YOUR INSTRUCTIONS - Every line of the material that follows must be printed again exactly.

★ ★ ★ ★ ★

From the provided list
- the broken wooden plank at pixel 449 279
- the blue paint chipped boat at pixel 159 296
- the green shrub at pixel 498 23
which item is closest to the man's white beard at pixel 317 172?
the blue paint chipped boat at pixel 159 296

★ ★ ★ ★ ★

RESULT -
From the provided list
- the broken wooden plank at pixel 449 279
- the blue paint chipped boat at pixel 159 296
- the green shrub at pixel 498 23
which item is closest to the man's white beard at pixel 317 172?
the blue paint chipped boat at pixel 159 296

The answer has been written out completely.